◆ Stored data entries
┄┄┄┄┄┄┄┄┄┄┄┄┄┄┄┄┄┄┄┄
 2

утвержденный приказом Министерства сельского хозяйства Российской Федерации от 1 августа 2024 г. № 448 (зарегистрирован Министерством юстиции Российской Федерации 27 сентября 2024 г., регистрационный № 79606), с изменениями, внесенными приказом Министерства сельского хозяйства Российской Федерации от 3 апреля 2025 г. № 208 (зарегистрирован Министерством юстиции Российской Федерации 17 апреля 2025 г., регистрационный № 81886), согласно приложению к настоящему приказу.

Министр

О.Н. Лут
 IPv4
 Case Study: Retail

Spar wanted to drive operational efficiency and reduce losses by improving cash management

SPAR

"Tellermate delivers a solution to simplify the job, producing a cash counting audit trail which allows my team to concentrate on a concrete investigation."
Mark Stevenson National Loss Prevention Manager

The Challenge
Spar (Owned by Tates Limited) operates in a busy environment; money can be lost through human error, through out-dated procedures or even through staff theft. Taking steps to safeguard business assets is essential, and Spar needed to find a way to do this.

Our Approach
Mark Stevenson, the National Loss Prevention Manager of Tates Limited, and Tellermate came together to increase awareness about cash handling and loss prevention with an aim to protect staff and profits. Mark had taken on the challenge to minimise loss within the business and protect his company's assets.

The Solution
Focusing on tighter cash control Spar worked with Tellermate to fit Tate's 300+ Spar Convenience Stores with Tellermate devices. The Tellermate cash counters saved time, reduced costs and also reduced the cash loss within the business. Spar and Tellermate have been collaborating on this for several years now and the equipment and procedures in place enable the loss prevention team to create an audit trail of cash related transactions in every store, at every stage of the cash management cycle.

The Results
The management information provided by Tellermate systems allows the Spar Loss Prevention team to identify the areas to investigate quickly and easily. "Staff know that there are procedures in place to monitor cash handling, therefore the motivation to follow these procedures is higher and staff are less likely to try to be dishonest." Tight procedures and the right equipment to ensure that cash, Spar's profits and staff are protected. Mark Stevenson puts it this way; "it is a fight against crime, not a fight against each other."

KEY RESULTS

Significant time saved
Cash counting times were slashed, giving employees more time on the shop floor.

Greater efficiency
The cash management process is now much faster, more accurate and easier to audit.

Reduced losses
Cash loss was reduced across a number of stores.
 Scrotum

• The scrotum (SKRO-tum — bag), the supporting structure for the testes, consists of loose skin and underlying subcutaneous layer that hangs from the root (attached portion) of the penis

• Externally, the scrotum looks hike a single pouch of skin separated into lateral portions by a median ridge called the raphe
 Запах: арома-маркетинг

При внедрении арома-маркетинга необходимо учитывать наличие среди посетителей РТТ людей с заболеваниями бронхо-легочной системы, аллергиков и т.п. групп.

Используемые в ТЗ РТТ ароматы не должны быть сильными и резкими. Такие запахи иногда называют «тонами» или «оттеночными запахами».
┄┄┄┄┄┄┄┄┄┄┄┄┄┄┄┄┄┄┄┄
◆ How to complete this task
The lines to return are those with the string "counting" in them; copy each from the entries above.

◆ Answer area
"Tellermate delivers a solution to simplify the job, producing a cash counting audit trail which allows my team to concentrate on a concrete investigation."
Cash counting times were slashed, giving employees more time on the shop floor.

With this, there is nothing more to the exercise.